Society consists of three strictly separate social classes — nobles, clergy, and commoners. Everyone participates in this system. People are born into a specific class and enter the same occupation as their parents. People do not usually expect to change their status.
   This seems shocking to us today, when individual freedom is the highest ideal. Members of our modern, democratic society have difficulty understanding the class system that dominated medieval society, but an understanding of it is necessary to capture the feel and meaning of the literature and events of the Middle Ages.
   Strict social classes are not inherently wrong or bad. Many people find comfort in avoiding responsibilities and knowing that their daily routine will be predictable and unchanging. It is not being in a caste that is bad, but rather being in an exploited and abused caste. Thus, although many miserable serfs would like to have their condition improved, they know they will always be serfs, with all the advantages and disadvantages of being a man or woman of the soil.
   The ruling class of nobles jealously holds its prerogatives. So insistent are noblemen on maintaining class differences that a knight is likely to lose his status for engaging in non-knightly behavior, such as physical labor or money lending. The inarguable belief in “might makes right” allows noblemen to maintain their prerogative at everyone else’s expense.
   It is important, however, to remember that these are social classes, not strictly hard castes. For instance, any knight may attain the status of lord by being richly rewarded by his own lord. Furthermore, even a lowly commoner may attain knighthood through prowess of arms displayed on the battlefield. Finally, the clergy fill their ranks from people of all classes.
   Admittedly, every age has people who do not fit into their class. Such people are exceptional and, like exceptional people in any time, will find a way through or around the system to their advantage. In the Middle Ages, exceptional commoners usually join the Church, or become personal employees of a nobleman.

The Noble Class
The nobility is the upper class. Nobles are the leaders and warriors of society. They do not work for their own maintenance, but acquire the food and goods of their life from others.
   However, within this class not all persons are equal. Two distinct divisions exist, commonly called the higher and lower nobility. The lower nobility are the knights. The higher nobility are called lords. Lords include all knights who have their own vassals, and includes all hereditary landholders. Lords are also knights, of course, but are usually referred to by their higher rank.
   This division is common among most feudal cultures. In English, the terms for higher and lower nobility are lords (higher) and gentry (lower); in French, they are barons and chevaliers; in German, Herren and Ritter; and in Spanish, grandes and hidalgos.
    Further, within the category of lord are several ranks of noblemen.
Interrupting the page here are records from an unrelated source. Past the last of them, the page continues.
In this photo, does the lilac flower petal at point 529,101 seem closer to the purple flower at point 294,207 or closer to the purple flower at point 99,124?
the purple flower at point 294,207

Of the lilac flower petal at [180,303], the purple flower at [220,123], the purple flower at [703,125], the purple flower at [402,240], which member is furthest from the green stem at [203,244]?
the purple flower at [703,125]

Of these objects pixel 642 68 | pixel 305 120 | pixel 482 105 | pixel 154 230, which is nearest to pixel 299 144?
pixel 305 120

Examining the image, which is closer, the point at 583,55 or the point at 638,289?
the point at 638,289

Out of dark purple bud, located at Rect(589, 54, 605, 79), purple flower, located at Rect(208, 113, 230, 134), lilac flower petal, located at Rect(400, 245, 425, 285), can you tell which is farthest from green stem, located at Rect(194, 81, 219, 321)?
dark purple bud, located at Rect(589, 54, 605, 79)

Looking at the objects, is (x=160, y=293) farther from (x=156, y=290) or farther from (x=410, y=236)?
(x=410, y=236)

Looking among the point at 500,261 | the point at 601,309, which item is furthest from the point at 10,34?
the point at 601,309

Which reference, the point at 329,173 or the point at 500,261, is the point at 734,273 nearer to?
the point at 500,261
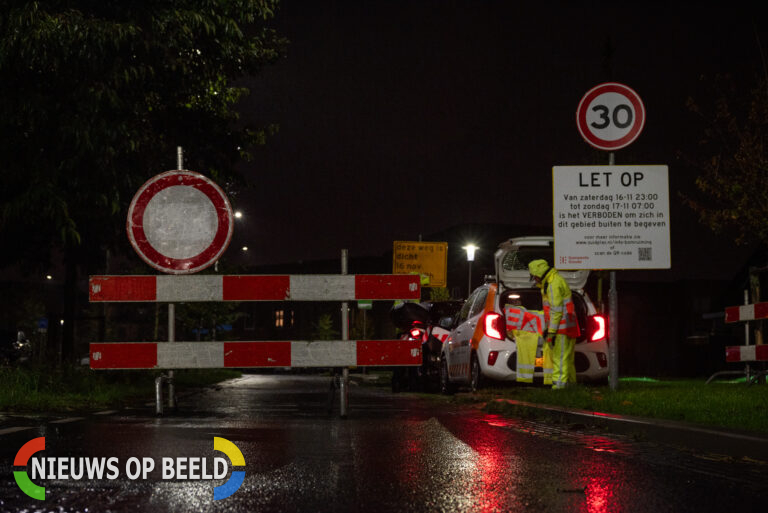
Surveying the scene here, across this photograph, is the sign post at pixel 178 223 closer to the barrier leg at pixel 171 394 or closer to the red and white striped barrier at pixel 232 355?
the barrier leg at pixel 171 394

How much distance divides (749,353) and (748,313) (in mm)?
584

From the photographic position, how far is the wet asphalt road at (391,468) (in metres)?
4.78

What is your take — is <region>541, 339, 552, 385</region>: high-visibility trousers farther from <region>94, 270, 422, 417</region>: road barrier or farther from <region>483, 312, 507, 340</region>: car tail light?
<region>94, 270, 422, 417</region>: road barrier

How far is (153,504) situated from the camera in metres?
4.70

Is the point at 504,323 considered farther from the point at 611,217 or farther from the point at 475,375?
the point at 611,217

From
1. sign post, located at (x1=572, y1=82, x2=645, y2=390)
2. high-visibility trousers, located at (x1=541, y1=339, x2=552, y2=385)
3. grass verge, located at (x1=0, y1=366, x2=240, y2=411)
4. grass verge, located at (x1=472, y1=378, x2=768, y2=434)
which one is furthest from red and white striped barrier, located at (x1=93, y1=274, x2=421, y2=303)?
sign post, located at (x1=572, y1=82, x2=645, y2=390)

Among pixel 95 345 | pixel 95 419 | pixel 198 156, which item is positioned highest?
pixel 198 156

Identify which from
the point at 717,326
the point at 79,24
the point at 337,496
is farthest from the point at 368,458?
the point at 717,326

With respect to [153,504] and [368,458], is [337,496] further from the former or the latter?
[368,458]

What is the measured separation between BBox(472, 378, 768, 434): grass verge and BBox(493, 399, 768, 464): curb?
0.40m

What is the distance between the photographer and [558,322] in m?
12.7

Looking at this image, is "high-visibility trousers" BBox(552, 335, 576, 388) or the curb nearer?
the curb

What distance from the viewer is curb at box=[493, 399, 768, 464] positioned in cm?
661

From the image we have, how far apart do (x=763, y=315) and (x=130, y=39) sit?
931 cm
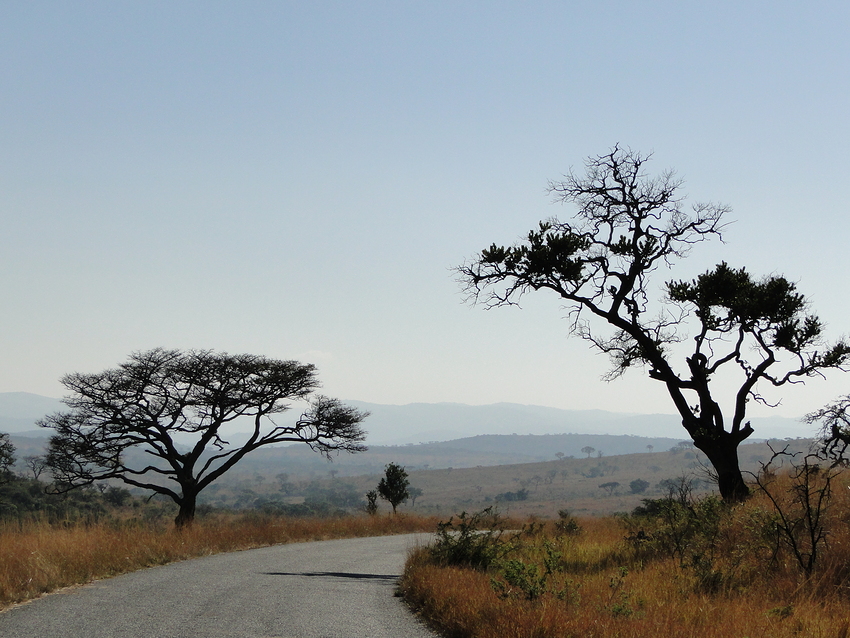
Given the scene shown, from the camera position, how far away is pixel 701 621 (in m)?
8.35

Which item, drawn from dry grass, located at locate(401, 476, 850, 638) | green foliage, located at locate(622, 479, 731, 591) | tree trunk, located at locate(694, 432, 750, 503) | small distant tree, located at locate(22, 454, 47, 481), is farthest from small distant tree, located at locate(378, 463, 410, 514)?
dry grass, located at locate(401, 476, 850, 638)

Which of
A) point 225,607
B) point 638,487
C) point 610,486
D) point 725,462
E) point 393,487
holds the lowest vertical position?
point 610,486

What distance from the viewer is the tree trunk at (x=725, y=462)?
1942 centimetres

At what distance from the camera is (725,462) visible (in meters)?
19.7

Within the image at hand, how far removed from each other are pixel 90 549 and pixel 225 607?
6.14m

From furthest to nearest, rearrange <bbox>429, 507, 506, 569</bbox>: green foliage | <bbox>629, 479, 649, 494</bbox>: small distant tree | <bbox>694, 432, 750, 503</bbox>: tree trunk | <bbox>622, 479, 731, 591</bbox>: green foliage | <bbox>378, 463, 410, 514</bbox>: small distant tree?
<bbox>629, 479, 649, 494</bbox>: small distant tree, <bbox>378, 463, 410, 514</bbox>: small distant tree, <bbox>694, 432, 750, 503</bbox>: tree trunk, <bbox>622, 479, 731, 591</bbox>: green foliage, <bbox>429, 507, 506, 569</bbox>: green foliage

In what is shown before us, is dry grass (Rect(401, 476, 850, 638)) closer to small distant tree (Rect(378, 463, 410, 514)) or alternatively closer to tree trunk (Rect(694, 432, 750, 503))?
tree trunk (Rect(694, 432, 750, 503))

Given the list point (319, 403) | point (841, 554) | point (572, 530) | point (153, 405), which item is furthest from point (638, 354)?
point (153, 405)

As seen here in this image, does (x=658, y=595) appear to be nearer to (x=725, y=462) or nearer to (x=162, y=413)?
(x=725, y=462)

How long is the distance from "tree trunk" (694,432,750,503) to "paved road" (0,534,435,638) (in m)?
10.1

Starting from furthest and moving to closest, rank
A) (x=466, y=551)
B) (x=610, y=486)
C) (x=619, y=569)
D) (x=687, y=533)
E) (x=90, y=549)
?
(x=610, y=486)
(x=687, y=533)
(x=90, y=549)
(x=466, y=551)
(x=619, y=569)

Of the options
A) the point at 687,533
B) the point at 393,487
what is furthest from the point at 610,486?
the point at 687,533

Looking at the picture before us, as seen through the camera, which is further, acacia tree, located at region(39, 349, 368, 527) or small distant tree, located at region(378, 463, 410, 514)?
small distant tree, located at region(378, 463, 410, 514)

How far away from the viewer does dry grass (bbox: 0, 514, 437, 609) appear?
11539 millimetres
Among the British, these are ranged from lowest to highest as follows: banneret, baron, earl, duke, king.
   The knights’ primary responsibility is to serve as the military force for their lord. They have many privileges and freedoms, which are not available to the lower classes, gained in exchange for the pledge to die, if necessary, for their lord.

The Clerical Class
The clergy includes all members of the Christian Church, a powerful institution that owns considerable lands and has many rights of its own. Churchmen are exempt from most ordinary laws and claim loyalty to God, a higher authority than the king — a claim that is a source of great conflict between clergy and royalty.
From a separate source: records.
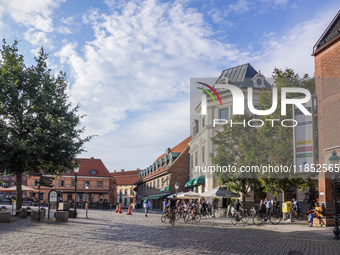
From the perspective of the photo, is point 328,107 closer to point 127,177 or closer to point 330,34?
point 330,34

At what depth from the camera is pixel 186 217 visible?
2836 centimetres

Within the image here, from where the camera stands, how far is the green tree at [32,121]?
2428 cm

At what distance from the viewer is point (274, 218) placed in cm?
2498

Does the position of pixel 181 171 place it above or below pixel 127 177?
above

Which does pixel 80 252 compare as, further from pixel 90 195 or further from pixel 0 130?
pixel 90 195

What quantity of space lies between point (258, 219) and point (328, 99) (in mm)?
8344

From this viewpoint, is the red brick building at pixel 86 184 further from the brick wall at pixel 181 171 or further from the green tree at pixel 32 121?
the green tree at pixel 32 121

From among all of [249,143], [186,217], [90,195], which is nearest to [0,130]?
[186,217]

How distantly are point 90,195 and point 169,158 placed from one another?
31.6 metres

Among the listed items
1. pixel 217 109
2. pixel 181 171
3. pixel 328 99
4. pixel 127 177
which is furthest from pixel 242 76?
pixel 127 177

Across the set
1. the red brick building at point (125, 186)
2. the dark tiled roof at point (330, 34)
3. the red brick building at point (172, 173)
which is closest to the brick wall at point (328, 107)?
the dark tiled roof at point (330, 34)

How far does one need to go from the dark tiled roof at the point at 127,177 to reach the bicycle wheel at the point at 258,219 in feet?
334

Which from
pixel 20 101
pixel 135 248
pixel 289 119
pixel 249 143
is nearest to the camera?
pixel 135 248

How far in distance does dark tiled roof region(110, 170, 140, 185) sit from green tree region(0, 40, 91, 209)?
99.9 m
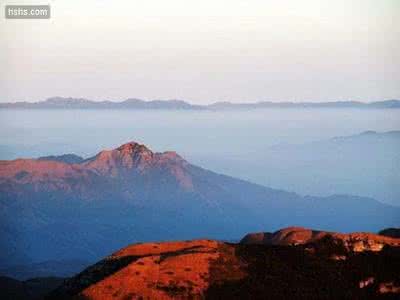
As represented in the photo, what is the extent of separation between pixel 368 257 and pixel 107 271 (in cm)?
4060

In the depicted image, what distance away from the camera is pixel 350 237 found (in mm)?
135125

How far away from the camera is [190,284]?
116 metres

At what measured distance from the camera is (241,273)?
120000 mm

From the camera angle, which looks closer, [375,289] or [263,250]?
[375,289]

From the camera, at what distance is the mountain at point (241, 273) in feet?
377

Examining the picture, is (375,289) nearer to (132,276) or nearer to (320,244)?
(320,244)

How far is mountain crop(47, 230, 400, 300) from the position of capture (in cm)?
11494

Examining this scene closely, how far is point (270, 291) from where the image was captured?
380 ft

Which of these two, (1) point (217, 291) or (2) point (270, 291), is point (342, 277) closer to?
(2) point (270, 291)

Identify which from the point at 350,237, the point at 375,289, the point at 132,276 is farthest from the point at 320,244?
the point at 132,276

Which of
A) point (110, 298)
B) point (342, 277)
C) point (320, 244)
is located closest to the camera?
point (110, 298)

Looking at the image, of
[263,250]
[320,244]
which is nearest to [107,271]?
[263,250]

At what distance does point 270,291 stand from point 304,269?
9189 mm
   The clergy, supposed to be chaste, can hardly be expected to reproduce itself, so it draws members from both the nobility and the commoners. It is not unusual for younger sons of the nobility to join the clergy rather than be landless knights, seeking whatever opportunity the Church can give them. For bright and ambitious commoners, the Church provides the best opportunity for advancement.
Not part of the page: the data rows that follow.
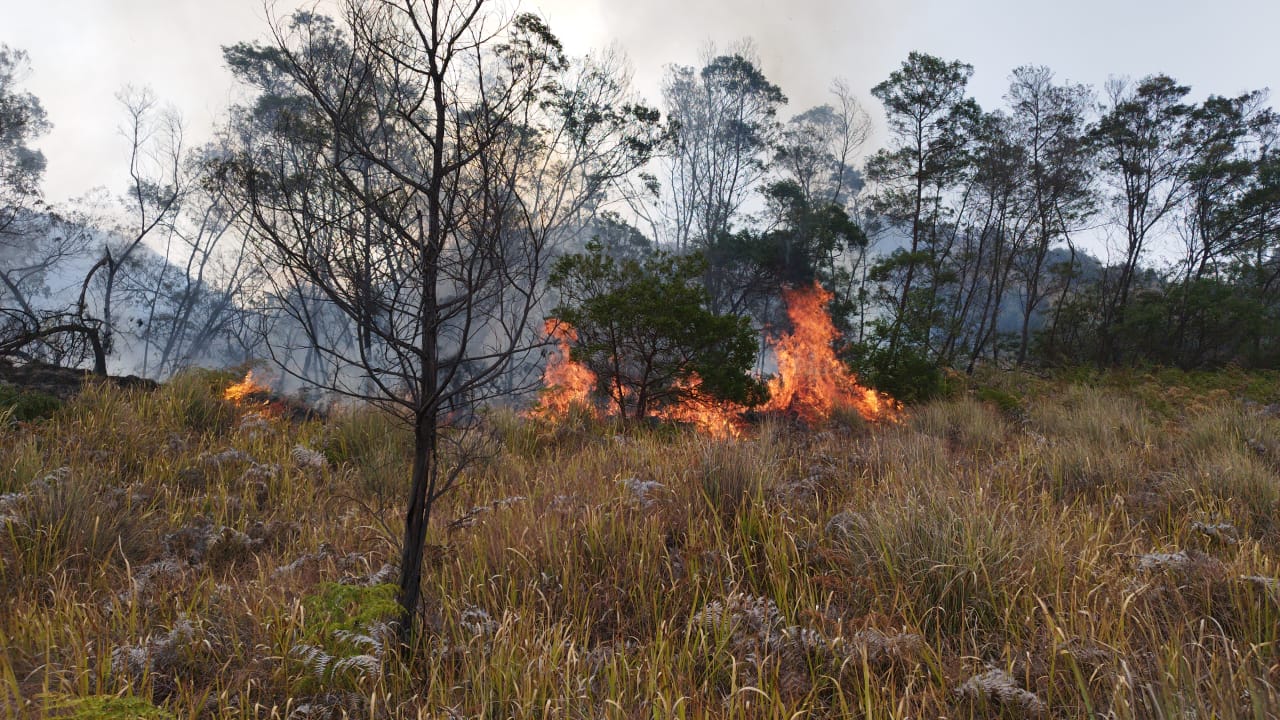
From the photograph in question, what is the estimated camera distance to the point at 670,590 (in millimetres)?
3193

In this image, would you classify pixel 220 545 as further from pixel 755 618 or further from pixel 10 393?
pixel 10 393

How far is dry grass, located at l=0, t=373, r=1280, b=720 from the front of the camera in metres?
2.32

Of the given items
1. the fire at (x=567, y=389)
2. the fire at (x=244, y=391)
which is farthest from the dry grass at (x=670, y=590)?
the fire at (x=567, y=389)

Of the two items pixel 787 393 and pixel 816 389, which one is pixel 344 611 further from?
pixel 816 389

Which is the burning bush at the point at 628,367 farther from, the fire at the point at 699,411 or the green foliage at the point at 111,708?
the green foliage at the point at 111,708

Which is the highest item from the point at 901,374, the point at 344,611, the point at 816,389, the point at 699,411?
the point at 901,374

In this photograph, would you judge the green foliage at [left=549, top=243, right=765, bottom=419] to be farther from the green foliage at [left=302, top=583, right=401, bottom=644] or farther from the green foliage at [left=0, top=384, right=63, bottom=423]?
the green foliage at [left=302, top=583, right=401, bottom=644]

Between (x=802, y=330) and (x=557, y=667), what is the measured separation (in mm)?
14863

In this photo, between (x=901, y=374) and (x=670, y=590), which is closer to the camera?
(x=670, y=590)

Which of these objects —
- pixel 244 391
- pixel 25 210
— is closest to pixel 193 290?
pixel 25 210

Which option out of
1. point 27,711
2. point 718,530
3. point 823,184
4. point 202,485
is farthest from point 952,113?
point 27,711

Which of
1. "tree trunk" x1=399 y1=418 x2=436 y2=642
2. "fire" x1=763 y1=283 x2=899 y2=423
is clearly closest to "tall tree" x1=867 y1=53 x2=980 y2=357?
"fire" x1=763 y1=283 x2=899 y2=423

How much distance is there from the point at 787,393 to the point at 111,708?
Answer: 11.9m

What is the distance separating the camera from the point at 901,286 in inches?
862
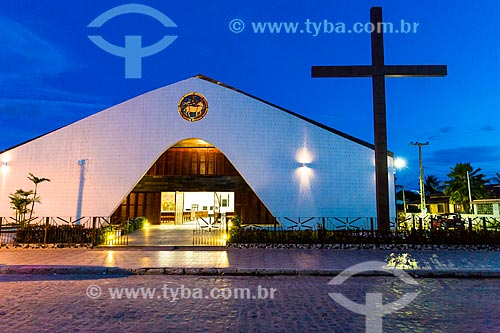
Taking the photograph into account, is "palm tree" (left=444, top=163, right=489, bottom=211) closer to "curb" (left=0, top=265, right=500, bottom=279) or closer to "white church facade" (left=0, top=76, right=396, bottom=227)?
"white church facade" (left=0, top=76, right=396, bottom=227)

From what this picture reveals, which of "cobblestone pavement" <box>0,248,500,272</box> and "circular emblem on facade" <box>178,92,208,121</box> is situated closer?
"cobblestone pavement" <box>0,248,500,272</box>

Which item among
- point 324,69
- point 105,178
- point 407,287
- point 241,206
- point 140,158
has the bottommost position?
point 407,287

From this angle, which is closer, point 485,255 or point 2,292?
point 2,292

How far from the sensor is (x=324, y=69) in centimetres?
1296

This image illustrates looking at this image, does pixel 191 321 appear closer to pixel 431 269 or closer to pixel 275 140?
pixel 431 269

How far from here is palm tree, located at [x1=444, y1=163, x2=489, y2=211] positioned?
41188 mm

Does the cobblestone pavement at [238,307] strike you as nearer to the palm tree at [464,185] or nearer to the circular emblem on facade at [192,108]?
the circular emblem on facade at [192,108]

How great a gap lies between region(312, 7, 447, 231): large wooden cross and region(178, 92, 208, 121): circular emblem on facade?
7.91 meters

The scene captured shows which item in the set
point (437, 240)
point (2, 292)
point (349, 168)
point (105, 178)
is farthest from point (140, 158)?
point (437, 240)

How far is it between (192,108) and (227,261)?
461 inches

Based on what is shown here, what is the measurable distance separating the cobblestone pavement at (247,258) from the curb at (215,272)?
0.54 feet

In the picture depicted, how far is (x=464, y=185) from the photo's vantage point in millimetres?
41562

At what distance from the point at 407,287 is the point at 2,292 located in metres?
7.95

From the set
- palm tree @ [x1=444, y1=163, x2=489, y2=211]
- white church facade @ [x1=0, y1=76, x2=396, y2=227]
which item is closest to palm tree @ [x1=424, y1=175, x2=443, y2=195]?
palm tree @ [x1=444, y1=163, x2=489, y2=211]
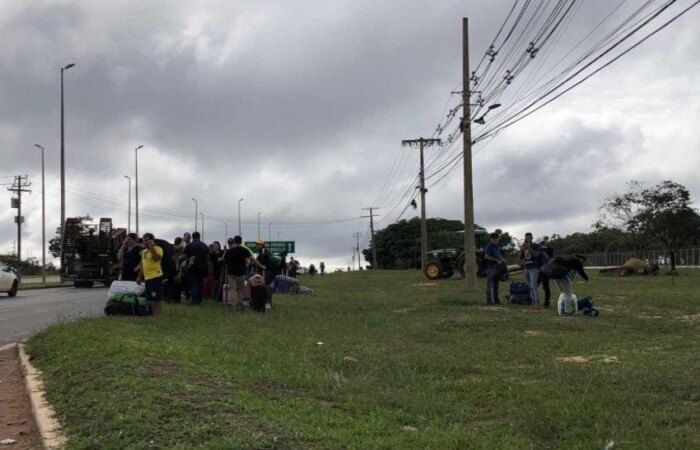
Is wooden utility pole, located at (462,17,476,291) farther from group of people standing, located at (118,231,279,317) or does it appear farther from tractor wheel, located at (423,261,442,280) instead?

   Churchmen may be secular clergy or monastics. Secular clergy includes bishops and the village priests who administer the sacraments to commoners, and who oversee the spiritual development of their parishioners. Monastics are men or women who have taken the religious path of isolation and joined special communities that practice devotion apart from the ways of ordinary mankind.

The Common Class
Everyone who is not of the nobility or clergy is a commoner. Commoners are the basis for society, and make up 95% of the population. They are the ordinary people who provide the food and goods that allow noblemen and clergy to pursue their specialized functions. Commoners are mostly farmers, whether poor serfs without any freedom or rich landholders who maintain the right to change lords at will. However, the artisans who populate cities and make their wares are also commoners, as are the merchants who act as middlemen and brokers for trade across Britain.
   Members of the nobility can become commoners. A squire’s sons are considered commoners, though of good status within the broad spectrum of commoners. Commoners can sometimes enter the ranks of knighthood, as well. Anyone who can acquire weapons and employment in the ranks of mercenaries might rise from soldier or sergeant to squire or knight through recognition by his leader. Commoners who perform outstandingly, even off the battlefield, can be raised to the status of squires or even knights by their grateful lords. Sometimes lords desperate for money sell knighthood to rich men. More often, though, lords’ daughters marry wealthy commoners, who thus share their wealth with the lord in return for the chance for their own children to become noble.